WHAT YOU WILL DO -
The line containing "What is the distance from the camera's position" marks where to begin; quote it and every line after it through the end of the data, exactly as written.

[Source data]
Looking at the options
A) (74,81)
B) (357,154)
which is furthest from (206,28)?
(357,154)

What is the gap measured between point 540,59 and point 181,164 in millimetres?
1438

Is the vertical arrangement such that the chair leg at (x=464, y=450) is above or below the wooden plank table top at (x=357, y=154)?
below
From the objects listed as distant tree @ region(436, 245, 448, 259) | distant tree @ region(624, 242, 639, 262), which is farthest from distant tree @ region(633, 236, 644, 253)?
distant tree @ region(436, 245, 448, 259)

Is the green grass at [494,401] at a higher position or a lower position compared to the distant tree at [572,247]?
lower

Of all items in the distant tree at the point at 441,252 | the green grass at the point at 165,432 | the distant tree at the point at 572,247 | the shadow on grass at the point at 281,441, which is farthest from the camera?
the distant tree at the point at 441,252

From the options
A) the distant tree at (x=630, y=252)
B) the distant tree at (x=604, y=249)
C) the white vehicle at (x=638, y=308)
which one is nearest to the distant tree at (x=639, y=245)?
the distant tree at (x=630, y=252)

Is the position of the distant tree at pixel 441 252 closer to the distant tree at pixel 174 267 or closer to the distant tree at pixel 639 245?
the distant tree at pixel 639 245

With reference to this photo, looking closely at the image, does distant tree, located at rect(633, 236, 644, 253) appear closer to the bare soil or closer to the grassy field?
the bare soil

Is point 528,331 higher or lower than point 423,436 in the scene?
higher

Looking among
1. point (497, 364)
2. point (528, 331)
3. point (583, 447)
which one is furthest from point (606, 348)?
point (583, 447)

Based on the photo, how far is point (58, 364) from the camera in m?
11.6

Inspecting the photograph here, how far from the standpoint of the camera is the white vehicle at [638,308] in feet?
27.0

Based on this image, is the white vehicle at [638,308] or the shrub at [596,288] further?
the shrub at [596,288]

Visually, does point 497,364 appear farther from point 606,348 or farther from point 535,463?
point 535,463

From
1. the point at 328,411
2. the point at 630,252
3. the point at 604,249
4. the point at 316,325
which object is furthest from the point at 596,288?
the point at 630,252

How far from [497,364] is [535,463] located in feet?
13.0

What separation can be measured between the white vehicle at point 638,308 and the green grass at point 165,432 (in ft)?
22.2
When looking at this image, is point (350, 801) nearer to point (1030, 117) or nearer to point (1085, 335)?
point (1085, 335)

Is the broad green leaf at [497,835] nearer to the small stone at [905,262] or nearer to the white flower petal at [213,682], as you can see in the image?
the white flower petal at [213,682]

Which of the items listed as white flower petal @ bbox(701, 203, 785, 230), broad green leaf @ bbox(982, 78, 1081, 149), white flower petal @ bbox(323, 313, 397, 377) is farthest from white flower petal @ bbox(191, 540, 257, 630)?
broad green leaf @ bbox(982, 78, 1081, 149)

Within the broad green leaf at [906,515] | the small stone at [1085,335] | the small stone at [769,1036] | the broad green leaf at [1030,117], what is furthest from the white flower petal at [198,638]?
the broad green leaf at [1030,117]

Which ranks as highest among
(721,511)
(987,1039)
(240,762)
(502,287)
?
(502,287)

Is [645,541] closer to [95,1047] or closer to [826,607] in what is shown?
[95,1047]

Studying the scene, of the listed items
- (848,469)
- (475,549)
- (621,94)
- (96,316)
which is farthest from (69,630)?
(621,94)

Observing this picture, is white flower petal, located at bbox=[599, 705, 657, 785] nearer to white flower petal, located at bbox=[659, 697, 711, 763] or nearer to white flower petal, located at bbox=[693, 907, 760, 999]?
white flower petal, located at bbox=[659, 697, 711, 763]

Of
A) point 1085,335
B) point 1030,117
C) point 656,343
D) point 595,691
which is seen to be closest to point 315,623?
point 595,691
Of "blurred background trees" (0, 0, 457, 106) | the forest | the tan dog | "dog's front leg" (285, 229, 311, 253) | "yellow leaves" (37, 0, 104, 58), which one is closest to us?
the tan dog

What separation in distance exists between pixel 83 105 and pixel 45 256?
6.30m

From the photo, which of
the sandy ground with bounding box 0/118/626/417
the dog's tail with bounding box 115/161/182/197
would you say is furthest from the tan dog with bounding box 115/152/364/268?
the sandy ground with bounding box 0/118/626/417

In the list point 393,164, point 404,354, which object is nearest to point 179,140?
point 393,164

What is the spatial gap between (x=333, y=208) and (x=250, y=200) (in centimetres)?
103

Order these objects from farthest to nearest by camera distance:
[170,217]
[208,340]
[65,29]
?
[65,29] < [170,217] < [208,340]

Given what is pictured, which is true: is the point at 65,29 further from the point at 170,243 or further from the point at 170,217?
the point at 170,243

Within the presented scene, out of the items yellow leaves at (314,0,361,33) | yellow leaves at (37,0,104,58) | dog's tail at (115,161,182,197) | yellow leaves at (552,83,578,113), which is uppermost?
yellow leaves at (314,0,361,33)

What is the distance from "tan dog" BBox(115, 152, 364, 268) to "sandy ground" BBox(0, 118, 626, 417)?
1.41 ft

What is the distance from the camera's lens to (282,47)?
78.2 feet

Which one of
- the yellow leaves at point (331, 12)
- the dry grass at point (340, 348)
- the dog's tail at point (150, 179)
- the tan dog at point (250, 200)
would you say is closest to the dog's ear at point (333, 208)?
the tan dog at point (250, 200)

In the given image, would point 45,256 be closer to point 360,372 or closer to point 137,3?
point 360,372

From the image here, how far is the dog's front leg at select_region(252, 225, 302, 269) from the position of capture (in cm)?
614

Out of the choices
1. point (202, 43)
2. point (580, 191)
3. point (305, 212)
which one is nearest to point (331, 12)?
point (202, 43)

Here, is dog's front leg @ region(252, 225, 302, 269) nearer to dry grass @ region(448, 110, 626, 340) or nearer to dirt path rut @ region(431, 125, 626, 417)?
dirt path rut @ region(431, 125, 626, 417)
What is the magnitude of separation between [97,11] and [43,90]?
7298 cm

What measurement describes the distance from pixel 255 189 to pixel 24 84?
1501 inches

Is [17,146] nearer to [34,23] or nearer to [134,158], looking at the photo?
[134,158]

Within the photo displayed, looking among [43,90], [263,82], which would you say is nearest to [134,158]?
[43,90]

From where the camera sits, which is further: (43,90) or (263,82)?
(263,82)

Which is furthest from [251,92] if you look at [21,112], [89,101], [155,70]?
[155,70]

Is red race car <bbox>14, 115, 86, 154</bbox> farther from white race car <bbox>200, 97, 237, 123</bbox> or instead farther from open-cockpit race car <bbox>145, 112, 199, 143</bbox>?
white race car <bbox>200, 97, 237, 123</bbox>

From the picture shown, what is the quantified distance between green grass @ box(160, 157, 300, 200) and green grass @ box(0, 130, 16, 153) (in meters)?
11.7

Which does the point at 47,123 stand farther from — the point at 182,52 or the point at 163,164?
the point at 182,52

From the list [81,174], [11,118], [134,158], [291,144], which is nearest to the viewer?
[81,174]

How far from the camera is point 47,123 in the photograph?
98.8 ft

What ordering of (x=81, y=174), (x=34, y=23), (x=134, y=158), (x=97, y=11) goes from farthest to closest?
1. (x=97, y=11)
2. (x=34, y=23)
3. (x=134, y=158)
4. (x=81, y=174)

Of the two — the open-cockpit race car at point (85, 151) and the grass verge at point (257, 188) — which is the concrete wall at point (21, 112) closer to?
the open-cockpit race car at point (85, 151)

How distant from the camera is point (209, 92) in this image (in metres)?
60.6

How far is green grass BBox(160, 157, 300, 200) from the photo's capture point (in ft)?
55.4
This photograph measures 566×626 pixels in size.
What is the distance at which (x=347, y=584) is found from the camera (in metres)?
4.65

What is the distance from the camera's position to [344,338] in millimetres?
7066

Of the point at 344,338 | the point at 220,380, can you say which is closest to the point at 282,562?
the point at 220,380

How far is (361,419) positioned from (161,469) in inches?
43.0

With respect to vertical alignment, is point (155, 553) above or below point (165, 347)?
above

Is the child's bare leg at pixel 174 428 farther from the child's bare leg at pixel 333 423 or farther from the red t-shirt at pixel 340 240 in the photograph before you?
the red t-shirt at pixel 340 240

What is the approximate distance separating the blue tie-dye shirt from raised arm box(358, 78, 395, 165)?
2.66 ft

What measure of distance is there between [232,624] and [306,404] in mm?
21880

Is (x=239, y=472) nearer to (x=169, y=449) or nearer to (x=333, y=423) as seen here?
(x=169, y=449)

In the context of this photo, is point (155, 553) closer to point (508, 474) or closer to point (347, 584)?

EXPECTED OUTPUT -
What is the distance from the camera's position to [344,338] in millimetres?
7066

Of the point at 344,338 | the point at 220,380, can you say which is closest to the point at 282,562?
the point at 220,380

How far is (361,419) positioned from (161,469) in inches?
43.0

With respect to vertical alignment, is point (155, 553) above or below point (165, 347)?
above

Is the child's bare leg at pixel 174 428 farther from the child's bare leg at pixel 333 423 or farther from the red t-shirt at pixel 340 240 in the photograph before you?
the red t-shirt at pixel 340 240

What is the approximate distance separating the blue tie-dye shirt from raised arm box(358, 78, 395, 165)?
2.66 ft

What measure of distance is there between [232,624] and [306,404] in mm?
21880

Is (x=239, y=472) nearer to (x=169, y=449) or nearer to (x=333, y=423) as seen here?
(x=169, y=449)

In the context of this photo, is point (155, 553) closer to point (508, 474) or closer to point (347, 584)?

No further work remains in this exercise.